21. Pertemuan Yang Tak Disengaja.

1.8K 156 11
                                    


Untuk hari ini biarkan Rio tak menyukai matahari. Matahari telah membuatnya panas dan kegerahan. Baju seragamnya telah basah karena bermandikan keringat. Belum lagi kedua matanya silau karena terus menengadahkan kepalanya ke atas menatap bendera merah putih yang berkibar tertiup angin.

Kedua tangan Rio bersilang menarik pelan kedua telinganya, kaki kirinya terangkat tertekuk ke belakang, dan mulutnya tak pernah berhenti menggerutu menyumpah serapah Shilla, si sepupu kurang ajar yang telah membuatnya dihukum oleh Pak Bagas karena bolos pelajaran.
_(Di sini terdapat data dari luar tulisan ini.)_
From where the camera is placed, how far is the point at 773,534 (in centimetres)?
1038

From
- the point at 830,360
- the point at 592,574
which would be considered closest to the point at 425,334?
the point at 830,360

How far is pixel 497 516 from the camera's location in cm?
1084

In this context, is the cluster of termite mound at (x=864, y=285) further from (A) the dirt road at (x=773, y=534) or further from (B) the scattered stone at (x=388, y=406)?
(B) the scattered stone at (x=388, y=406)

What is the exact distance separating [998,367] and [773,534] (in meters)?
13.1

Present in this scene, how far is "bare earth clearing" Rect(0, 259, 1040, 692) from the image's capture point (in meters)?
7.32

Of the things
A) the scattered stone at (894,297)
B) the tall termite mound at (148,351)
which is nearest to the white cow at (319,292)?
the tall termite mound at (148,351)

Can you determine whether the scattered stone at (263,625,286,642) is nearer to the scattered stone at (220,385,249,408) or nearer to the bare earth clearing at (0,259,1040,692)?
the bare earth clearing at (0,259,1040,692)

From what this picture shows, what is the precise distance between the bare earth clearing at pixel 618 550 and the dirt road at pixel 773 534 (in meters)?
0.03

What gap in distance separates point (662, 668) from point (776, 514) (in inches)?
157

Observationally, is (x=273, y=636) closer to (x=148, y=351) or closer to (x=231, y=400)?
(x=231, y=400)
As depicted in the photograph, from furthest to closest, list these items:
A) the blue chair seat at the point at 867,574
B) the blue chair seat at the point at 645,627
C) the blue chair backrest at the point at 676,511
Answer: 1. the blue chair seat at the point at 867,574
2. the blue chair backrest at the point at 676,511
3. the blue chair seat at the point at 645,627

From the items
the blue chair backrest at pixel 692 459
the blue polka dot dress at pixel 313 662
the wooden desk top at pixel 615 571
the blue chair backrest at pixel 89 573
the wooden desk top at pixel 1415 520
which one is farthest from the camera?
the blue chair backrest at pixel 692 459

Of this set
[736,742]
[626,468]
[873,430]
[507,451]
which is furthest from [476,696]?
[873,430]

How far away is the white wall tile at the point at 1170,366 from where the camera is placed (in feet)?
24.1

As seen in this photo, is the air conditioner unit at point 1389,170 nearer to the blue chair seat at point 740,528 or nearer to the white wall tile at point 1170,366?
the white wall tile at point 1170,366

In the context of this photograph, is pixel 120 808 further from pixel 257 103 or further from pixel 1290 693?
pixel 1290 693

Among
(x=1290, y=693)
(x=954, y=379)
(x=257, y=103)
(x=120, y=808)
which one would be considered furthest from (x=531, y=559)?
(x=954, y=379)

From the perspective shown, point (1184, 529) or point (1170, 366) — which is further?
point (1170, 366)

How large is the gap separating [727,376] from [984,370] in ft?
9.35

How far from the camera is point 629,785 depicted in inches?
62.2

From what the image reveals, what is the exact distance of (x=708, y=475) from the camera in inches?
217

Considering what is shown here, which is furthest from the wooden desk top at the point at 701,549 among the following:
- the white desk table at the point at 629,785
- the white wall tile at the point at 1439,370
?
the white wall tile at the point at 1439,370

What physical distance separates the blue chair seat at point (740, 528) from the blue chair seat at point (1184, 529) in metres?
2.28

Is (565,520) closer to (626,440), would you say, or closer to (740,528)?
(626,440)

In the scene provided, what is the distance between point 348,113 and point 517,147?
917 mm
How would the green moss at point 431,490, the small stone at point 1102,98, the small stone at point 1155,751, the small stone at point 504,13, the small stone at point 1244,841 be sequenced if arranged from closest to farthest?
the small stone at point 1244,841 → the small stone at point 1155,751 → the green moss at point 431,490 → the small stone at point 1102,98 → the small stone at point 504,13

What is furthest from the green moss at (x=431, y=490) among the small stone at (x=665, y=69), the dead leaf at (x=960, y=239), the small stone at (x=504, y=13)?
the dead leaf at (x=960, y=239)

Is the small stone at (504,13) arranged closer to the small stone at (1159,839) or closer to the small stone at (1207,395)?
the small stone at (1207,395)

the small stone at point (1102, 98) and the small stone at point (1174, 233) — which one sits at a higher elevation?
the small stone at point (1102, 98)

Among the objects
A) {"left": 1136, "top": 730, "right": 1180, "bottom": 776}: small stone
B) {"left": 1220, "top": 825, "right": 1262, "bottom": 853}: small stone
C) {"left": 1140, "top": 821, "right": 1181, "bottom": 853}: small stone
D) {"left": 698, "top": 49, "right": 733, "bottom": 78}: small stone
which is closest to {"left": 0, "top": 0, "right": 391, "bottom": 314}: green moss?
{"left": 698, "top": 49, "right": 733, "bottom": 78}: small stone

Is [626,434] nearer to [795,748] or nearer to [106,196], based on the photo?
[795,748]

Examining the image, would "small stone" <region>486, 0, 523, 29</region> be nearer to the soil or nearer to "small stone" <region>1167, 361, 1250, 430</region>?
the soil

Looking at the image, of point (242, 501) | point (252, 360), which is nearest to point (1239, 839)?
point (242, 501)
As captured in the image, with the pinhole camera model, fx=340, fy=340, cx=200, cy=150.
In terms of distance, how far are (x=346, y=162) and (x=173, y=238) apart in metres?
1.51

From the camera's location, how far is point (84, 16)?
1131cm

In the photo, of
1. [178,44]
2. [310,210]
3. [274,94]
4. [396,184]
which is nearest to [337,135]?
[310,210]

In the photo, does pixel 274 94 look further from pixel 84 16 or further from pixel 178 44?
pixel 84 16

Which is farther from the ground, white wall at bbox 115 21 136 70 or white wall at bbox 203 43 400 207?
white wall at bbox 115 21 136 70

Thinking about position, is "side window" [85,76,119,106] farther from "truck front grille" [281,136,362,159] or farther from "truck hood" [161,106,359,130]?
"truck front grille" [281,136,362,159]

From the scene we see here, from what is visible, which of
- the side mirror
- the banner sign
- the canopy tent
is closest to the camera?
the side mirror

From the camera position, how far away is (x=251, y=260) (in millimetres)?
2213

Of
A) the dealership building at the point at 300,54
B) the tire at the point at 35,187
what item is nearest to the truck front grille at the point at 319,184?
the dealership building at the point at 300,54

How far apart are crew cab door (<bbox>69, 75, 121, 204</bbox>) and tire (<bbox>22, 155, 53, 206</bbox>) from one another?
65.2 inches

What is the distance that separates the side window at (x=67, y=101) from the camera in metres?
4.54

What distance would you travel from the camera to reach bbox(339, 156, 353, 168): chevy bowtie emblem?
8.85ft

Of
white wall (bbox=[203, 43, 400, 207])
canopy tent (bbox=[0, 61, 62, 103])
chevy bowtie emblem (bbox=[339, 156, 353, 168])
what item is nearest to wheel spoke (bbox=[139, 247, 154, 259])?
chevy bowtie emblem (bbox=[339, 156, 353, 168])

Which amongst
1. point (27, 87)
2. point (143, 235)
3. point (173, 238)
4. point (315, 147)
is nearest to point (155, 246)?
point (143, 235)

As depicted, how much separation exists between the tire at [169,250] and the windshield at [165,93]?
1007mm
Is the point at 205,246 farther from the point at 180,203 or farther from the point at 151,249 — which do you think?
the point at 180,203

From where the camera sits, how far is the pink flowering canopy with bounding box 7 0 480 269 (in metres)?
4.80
Masih teringat jelas bagaimana Shilla menjewer telinganya karena tidur di rooftop dan bolos pelajaran Pak Bagas. Dan dari rooftop hingga masuk ke dalam kelas Shilla masih terus menjewer telinganya yang otomatis membuatnya ditertawakan seluruh teman-teman sekelasnya. Dan sekarang di sinilah Rio, berdiri di depan tiang bendera selama satu jam kurang tiga belas menit. Huh, berarti tiga belas menit lagi bel pulang sekolah akan berbunyi dan dia bisa terbebas dari hukuman.

"Sepupu kurang ajar, baru juga enam jam ada di sekolah tapi udah bikin gue kelaperan sama dihukum." Rio mendengus, "gue sumpahin lo jadian sama monyet, Shill."

Rio melihat jam hitam di pergelangan tangan kanannya. Pukul 14.24. Enam menit lagi tetapi terasa enam tahun bagi Rio menjalani hukuman ini. Rio mengusap keringat di dahinya dengan punggung tangannya, kemudian kembali ke posisi semula; menyilangkan tangan dan memegang kedua telinganya.

Cowok itu menengadahkan kepalanya lagi menatap bendera merah putih di ujung tiang bendera. Kali ini dia hanya diam, menutup mulutnya untuk tidak berbicara lagi karena mulai capek berbicara sendiri dan menguras energinya. Lagi pula tinggal beberapa menit lagi bel pulang sekolah akan berbunyi.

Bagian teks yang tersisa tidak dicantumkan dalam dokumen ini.